→ **WRITTEN EXERCISE**:
Collect each line of the data below that contains the string "orange", and copy those lines in full.

→ **SUPPLIED ENTRIES**:
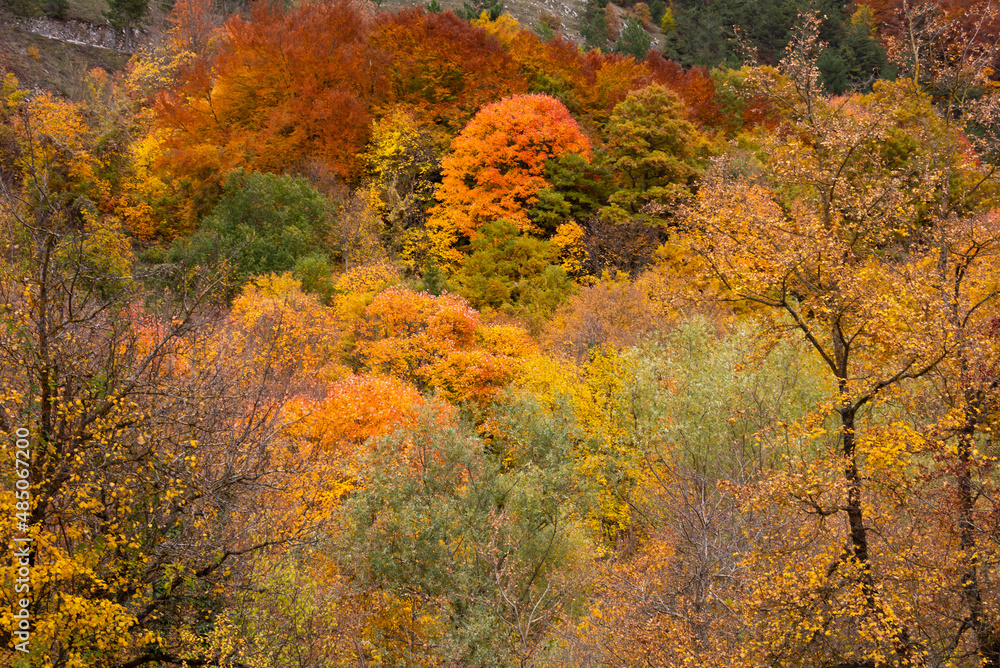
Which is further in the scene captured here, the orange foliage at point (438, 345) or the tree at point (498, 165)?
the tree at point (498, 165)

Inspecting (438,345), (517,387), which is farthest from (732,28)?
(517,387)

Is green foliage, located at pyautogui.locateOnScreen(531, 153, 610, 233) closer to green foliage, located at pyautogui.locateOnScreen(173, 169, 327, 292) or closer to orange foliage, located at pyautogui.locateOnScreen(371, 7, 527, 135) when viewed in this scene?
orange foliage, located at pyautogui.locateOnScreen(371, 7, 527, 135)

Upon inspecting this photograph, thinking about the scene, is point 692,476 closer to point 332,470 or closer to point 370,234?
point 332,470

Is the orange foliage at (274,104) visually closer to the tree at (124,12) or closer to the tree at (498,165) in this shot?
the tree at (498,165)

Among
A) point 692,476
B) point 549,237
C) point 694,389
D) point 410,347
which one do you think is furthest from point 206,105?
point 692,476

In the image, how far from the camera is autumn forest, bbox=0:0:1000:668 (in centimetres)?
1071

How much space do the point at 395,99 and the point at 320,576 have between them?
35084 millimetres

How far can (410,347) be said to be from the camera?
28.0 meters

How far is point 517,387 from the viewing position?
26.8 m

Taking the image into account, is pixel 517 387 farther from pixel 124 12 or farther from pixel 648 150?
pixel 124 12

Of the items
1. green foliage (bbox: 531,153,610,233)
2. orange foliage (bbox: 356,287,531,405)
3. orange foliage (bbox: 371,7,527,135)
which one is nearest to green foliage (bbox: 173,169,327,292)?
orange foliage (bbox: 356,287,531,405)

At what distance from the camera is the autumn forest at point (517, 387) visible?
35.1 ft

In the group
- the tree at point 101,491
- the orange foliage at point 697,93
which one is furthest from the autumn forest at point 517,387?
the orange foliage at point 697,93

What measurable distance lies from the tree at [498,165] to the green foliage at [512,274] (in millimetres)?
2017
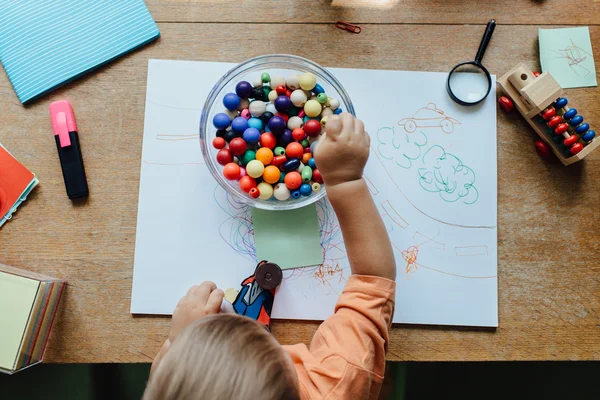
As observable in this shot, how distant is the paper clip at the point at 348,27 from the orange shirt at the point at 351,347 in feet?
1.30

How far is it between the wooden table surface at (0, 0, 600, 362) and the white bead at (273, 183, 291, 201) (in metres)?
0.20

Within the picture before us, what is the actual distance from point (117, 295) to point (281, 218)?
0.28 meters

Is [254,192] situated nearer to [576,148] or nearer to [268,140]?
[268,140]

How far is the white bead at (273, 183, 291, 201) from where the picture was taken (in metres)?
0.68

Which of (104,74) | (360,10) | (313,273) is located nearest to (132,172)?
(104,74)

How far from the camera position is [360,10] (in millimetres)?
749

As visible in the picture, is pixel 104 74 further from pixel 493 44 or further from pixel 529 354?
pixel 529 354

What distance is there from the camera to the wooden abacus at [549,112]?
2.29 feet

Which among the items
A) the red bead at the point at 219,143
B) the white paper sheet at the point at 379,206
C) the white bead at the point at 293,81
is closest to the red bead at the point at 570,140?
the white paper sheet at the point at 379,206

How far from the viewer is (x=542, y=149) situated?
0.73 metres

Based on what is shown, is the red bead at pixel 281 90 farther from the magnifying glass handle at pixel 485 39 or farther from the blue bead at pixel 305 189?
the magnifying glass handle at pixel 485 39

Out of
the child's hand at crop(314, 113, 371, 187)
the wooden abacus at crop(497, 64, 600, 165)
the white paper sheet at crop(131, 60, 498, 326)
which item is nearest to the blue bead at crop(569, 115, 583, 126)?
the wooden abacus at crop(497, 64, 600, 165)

* * *

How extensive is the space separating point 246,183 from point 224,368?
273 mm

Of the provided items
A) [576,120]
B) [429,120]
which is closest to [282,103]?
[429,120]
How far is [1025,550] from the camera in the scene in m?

→ **FINAL RESULT**:
Which is further in the scene captured here, the orange foliage at point (438, 345) or the tree at point (498, 165)?
Is green foliage, located at pyautogui.locateOnScreen(531, 153, 610, 233) closer to green foliage, located at pyautogui.locateOnScreen(173, 169, 327, 292) or closer to orange foliage, located at pyautogui.locateOnScreen(371, 7, 527, 135) when viewed in this scene?
orange foliage, located at pyautogui.locateOnScreen(371, 7, 527, 135)
Is the orange foliage at (274,104) visually closer to the tree at (124,12) or closer to the tree at (498,165) in this shot?
2. orange foliage (bbox: 356,287,531,405)
3. orange foliage (bbox: 371,7,527,135)
orange foliage (bbox: 356,287,531,405)
- the orange foliage at point 697,93
the orange foliage at point 697,93
As observable in this shot, how distant is the paper clip at the point at 348,27 from the orange shirt at the point at 351,347 in feet?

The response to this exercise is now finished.